■ Список заданий:
- A) Повторите дословно фрагмент текста о Любови Шапориной, который открывается словами «Стоит записывать то, что» и заканчивается словами «отправлен неизвестно куда.».
- B) Напишите продолжение текста с выдержками из дневника Шапориной за 1930 год, начиная сразу после его последнего предложения.

== Исходный текст

Любовь Васильевна Шапорина - художник, переводчик с 5-ти языков, создатель первого в советской России театра марионеток. Дружила с Толстым, Шостаковичем, Пришвиным. Она пережила все волны террора, "блокаду Ленинграда" и всю жизнь вела дневник, ставший сегодня очень важным историческим документом.
Вот выдержки из дневника за 1930-й год.
«28 марта 1930 г.
Стоит записывать то, что рассказывают крестьяне. Молочнице написали из ее деревни Московской губернии, что там колхозники объезжают на тракторах деревни и забирают у мужиков последнее. У ее старика-отца был заготовлен для кур - больше у него ничего нет - мешок овса, и тот забрали, два рубля денег, он побоялся даже дочери написать, уже соседи дали знать, что старик совсем погибает. Она же говорит: “Мне один партиец говорил, что все будет по-старому, а в газетах только для иностранцев написано”.
Паша приехала из деревни (Псковская губерния) - продали корову и лошадь, бросили хозяйство, повсеместно дорезают скотину, бегут в леса, города - разорение полное. “Словно Литва-разорительница прошла”. Вспомнили псковские свою старину.
Один крестьянин поехал жаловаться в Ленинград. Когда он вернулся, то был арестован и отправлен неизвестно куда.
Ксения Эдуардовна Дешевова провела месяц (февраль) в Коктебеле. Там творилось совсем дикое. Так называемых кулаков обобрали и выслали в Феодосию, причем мужчин отдельно, женщин отдельно, детей также. Дул норд-ост - дети позамерзали, женщины рожали в дороге, т.к. высылали, не считаясь ни с чем. В городе свиданий несчастным не дали, начались эпидемии.

====
== Данные для просмотра

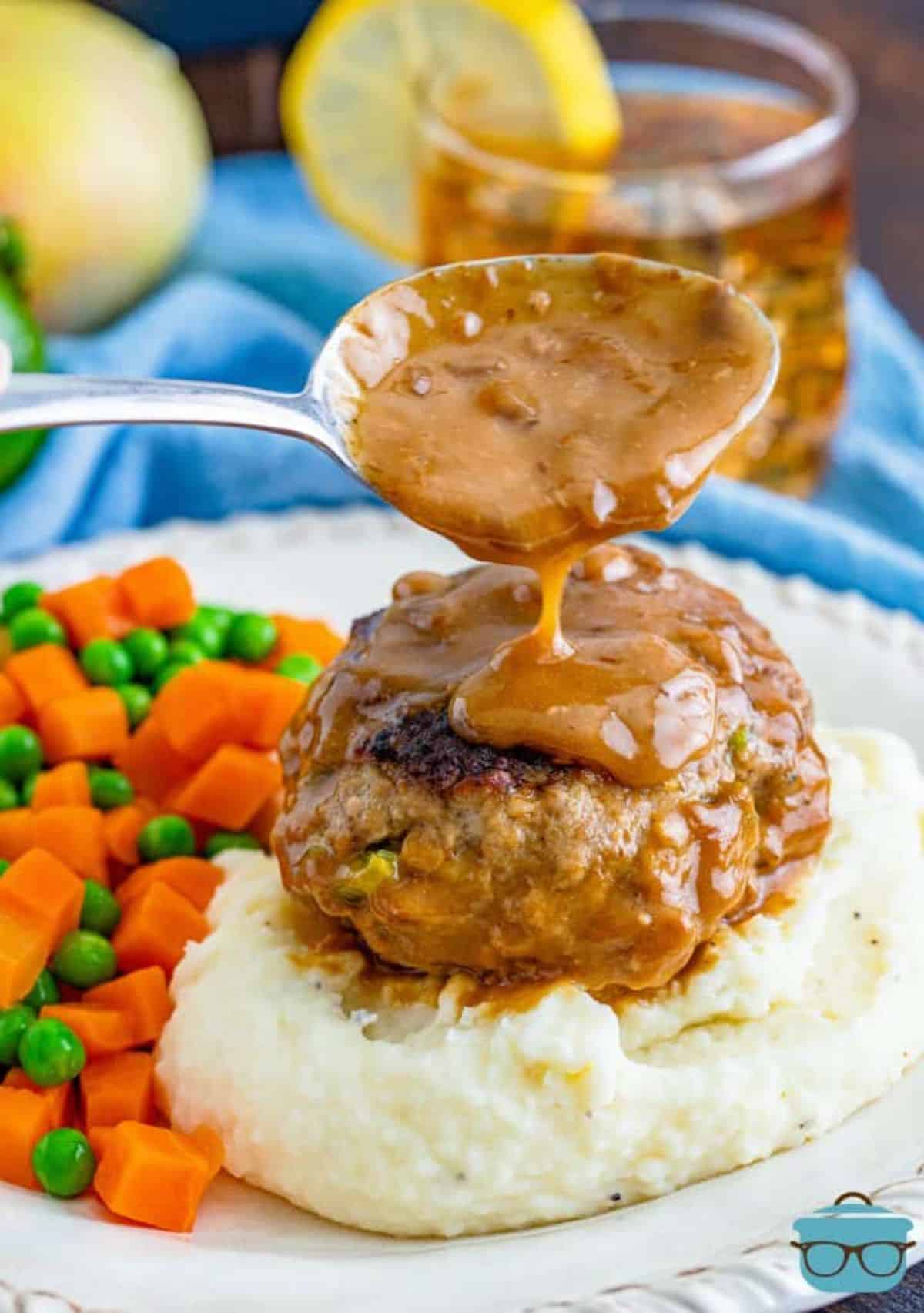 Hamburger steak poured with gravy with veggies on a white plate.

====
== Данные для просмотра

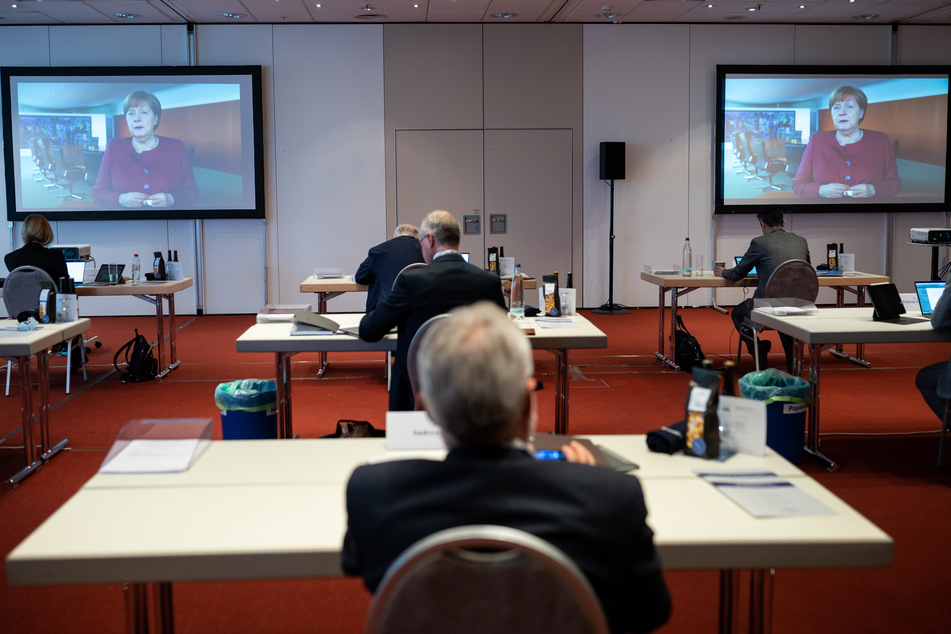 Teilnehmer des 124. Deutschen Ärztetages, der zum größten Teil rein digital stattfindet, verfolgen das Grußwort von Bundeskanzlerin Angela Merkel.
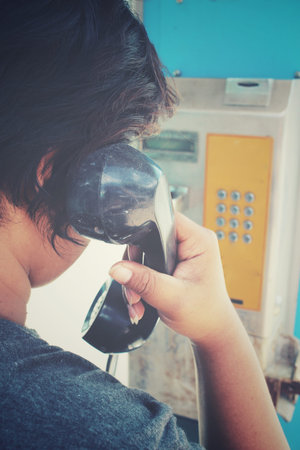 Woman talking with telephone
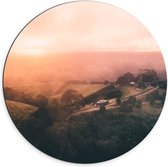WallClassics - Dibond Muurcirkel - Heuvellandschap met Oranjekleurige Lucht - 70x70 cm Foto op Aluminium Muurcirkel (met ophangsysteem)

====

■ Ответы по заданиям:
- A)
Стоит записывать то, что рассказывают крестьяне. Молочнице написали из ее деревни Московской губернии, что там колхозники объезжают на тракторах деревни и забирают у мужиков последнее. У ее старика-отца был заготовлен для кур - больше у него ничего нет - мешок овса, и тот забрали, два рубля денег, он побоялся даже дочери написать, уже соседи дали знать, что старик совсем погибает. Она же говорит: “Мне один партиец говорил, что все будет по-старому, а в газетах только для иностранцев написано”.
Паша приехала из деревни (Псковская губерния) - продали корову и лошадь, бросили хозяйство, повсеместно дорезают скотину, бегут в леса, города - разорение полное. “Словно Литва-разорительница прошла”. Вспомнили псковские свою старину.
Один крестьянин поехал жаловаться в Ленинград. Когда он вернулся, то был арестован и отправлен неизвестно куда.

- B)
Что это? Право на безчестие, на проклятие? […]
Как ни было плохо Алене, когда я заходила в церковь помолиться перед распятием, я не могла не молиться за Россию. Когда я закрываю глаза и думаю о России, мне представляется она живым существом, с которого живого сдирают кожу, кровь хлещет. Такого разорения, такого наказания, конечно, Россия не переживала никогда, даже при татарах. Тогда можно было защищаться, геройски умирать, жив был дух, мог быть “злой город Козельск”, Китеж Божья Матерь накрыла Cвоим Покровом.
Кстати, Пришвин у Шишковых рассказывал (показывал снимки), как сбрасывали в Троицкой лавре колокола Годунова и других. Когда их уже свалили и вокруг толпились официальные лица, случайно подошел мужик, ничего не знавший об этом. Он остановился, долго и удивленно смотрел на разбитые колокола, потом взглянул наверх, понял. “Сукины дети”, - единственно, что он мог сказать. Я передавала это Щеголеву. “Ну, если это единственный протест русского народа, то это не страшно, надо все колокола снять, к чему они и кому нужны?” “И все церкви снимем за пятилетку, - добавил Павлуша, - кроме особо ценных в художественном смысле”.
20 апреля 1930 г.
«Вчера в поезде по дороге из города в соседнем отделении ехал пьяный. Неподалеку в уголке сидел священник. Пьяный начал к нему приставать грубо и гадко. Тот молчал и даже не шевелился - ведь “служители религиозных культов” вне закона. Но публика вступилась. Тогда он стал лезть ко всем. Последнее, что до меня донеслось: “У тебя мещанская и дворянская душа. Должóн я тебя психологически раскулачить! Что сказал Сталин!”
5 мая 1930 г.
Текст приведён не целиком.